▶ _WHAT IS EXPECTED_: Using the stock highlights below, decide whether each statement agrees with them, and answer yes or no with the deciding words quoted: 1. SGX's maiden bond issuance was more than nine times over-subscribed. 2. The new Hong Kong futures contract will begin trading in September. 3. The Union Gas acquisition will give it ownership of all four bottling licences in Singapore.
:: TEXT SEGMENT
Here’s another edition of our top stock highlights where we feature interesting corporate snippets for the week.
Singapore Exchange Limited (SGX: S68)
Singapore Exchange Limited, or SGX, saw its share price tumble by 5.1% this week.
On 20 August, Hong Kong bourse operator Hong Kong Exchanges and Clearing Limited (HKSE: 0388) announced that it was launching its first derivatives product based on onshore Chinese shares, in partnership with MSCI Inc (NYSE: MSCI).
This new futures contract, which will commence trading in October, will be based on the MSCI China A50 Connect Index which makes up the 50 largest A-shares (i.e. China-listed shares).
Both parties had been trying to launch such a product for years, whereas SGX already has such a product, the FTSE China A50 Index Futures, for quite some time.
Investors interpreted this news as being negative for SGX as it competes with its popular China futures product.
At last check, this equity derivative made up close to 53% of the total traded volume of equity derivatives for SGX’s 2021 fiscal year.
The worry is that the increased competition will shift investors and portfolio managers away from SGX’s product, thus impacting revenue and profitability.
On a more positive note, the local bourse operator has successfully launched and priced its maiden US$250 million batch of notes due 2026.
This debt was issued under its S$1.5 billion multicurrency debt issuance programme and carries a low coupon rate of just 1.234% per annum.
What’s more, SGX’s maiden bond issuance was more than nine times over-subscribed.
Union Gas Holdings Ltd (SGX: 1F2)
Union Gas is a provider of fuel products in Singapore with three business divisions supplying liquefied petroleum gas (LPG), natural gas (NG) and diesel.
The group owns a fleet of 200 delivery vehicles and serves more than 200,000 domestic households.
This week, Union Gas announced the acquisition of an LPG distribution, bottling and storage business for S$75 million.
The acquiree is involved in the supply and distribution of LPG to commercial and industrial customers such as hotels, factories and food establishments.
This upstream acquisition will help to integrate the group’s operations ranging from procurement to bottling and storage and is expected to have a positive impact on business and financial performance.
Assets acquired include two bottling plants, five LPG storage depots, 71 delivery vehicles and a whole commercial and industrial LPG sales team.
Union Gas will also gain ownership of two out of the four bottling licences and bottling plants in Singapore, enabling it to become the largest LPG bottling operator in Singapore.
::::
:: SUPPLIED DATA
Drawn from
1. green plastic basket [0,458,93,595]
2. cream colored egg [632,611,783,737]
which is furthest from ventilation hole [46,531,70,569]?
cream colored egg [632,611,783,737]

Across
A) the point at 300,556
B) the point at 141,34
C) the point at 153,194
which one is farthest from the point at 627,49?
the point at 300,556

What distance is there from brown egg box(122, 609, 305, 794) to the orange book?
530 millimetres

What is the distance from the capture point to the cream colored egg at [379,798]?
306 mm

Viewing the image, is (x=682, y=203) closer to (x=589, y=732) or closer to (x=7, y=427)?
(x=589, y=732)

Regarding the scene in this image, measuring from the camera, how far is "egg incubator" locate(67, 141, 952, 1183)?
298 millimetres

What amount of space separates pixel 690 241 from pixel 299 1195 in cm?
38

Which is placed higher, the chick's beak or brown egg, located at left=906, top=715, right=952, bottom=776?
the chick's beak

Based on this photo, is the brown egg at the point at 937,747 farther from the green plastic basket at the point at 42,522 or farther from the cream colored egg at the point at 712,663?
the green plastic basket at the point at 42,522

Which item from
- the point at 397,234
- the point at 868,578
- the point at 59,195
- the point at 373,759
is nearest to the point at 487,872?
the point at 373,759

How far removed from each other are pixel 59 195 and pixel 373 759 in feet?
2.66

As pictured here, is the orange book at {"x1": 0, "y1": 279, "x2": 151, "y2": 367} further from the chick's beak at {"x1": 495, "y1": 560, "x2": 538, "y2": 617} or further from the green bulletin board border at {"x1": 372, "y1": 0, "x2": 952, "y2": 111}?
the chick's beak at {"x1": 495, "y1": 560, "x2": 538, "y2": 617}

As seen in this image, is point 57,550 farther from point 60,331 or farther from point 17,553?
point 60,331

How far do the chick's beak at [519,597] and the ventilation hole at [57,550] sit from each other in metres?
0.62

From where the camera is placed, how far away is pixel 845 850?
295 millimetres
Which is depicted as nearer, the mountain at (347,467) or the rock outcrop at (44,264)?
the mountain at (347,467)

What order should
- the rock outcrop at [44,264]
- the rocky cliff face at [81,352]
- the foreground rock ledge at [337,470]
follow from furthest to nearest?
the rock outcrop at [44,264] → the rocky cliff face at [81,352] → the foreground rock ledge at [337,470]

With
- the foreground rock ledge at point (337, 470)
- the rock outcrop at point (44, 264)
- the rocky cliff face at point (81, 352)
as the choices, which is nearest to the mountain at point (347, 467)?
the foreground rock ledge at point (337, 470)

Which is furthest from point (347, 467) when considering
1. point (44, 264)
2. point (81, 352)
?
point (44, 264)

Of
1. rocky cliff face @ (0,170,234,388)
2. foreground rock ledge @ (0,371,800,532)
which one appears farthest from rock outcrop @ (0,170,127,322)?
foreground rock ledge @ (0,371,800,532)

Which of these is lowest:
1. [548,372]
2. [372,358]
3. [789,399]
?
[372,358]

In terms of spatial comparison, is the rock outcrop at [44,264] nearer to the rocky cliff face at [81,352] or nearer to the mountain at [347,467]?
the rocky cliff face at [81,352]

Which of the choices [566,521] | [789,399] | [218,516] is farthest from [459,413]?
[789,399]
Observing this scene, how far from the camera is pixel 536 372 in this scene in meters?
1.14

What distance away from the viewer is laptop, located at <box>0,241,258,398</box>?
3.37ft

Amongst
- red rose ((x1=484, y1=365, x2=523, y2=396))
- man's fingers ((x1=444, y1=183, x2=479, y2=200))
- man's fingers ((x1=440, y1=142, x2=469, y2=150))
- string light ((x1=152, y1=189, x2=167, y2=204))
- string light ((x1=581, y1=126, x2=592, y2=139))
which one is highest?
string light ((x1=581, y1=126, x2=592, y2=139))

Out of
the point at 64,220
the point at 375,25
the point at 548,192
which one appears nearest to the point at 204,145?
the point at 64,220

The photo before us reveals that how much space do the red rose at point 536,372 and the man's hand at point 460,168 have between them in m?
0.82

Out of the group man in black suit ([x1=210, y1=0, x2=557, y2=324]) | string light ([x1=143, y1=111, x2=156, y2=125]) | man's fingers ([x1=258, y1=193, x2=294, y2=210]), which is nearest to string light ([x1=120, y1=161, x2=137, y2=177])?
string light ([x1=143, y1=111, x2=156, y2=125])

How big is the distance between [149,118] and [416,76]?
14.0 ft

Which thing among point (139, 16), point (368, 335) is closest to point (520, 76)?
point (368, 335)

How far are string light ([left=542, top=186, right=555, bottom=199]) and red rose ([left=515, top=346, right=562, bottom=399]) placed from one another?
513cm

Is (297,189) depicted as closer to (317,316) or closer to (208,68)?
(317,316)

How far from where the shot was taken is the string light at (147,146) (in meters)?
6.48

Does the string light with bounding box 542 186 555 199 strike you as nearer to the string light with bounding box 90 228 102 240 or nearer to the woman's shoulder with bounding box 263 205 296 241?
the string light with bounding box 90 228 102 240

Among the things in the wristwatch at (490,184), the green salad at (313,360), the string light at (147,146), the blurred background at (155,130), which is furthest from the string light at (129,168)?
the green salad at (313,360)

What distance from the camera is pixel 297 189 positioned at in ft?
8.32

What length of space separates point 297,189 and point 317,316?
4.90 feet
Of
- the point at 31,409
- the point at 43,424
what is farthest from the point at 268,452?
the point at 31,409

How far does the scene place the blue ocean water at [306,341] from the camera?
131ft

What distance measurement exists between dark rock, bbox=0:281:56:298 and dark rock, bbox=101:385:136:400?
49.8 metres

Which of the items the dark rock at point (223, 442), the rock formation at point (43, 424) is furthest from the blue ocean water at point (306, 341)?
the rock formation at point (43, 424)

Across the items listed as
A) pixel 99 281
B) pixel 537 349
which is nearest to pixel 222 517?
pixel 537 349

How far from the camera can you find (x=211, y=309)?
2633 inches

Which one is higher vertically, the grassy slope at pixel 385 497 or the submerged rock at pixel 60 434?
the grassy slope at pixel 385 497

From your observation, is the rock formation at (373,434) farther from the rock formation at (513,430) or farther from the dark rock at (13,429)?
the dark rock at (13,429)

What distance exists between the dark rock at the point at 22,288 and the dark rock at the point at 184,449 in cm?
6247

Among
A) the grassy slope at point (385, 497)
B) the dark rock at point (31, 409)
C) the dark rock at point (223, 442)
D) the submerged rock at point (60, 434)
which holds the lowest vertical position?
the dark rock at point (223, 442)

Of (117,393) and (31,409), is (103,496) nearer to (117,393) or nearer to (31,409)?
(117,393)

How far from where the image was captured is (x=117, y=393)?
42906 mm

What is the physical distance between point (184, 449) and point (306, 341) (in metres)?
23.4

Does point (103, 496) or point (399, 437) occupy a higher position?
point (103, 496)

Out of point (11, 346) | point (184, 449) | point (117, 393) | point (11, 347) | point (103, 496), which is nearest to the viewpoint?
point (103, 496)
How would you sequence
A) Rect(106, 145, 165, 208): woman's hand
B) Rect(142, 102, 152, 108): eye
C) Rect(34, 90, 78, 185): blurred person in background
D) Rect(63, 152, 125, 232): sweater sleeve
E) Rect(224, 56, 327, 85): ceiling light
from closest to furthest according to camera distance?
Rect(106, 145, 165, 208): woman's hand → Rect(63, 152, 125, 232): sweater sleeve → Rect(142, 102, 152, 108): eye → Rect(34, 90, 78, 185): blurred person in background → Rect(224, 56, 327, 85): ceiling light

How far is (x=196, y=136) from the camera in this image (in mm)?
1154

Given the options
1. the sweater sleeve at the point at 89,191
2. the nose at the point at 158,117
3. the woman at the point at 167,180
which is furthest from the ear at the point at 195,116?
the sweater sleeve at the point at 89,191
::::
▶ _ANSWER FOR THIS EXERCISE_:
1. Yes: "SGX’s maiden bond issuance was more than nine times over-subscribed."
2. No: "which will commence trading in October"
3. No: "two out of the four bottling licences and bottling plants in Singapore"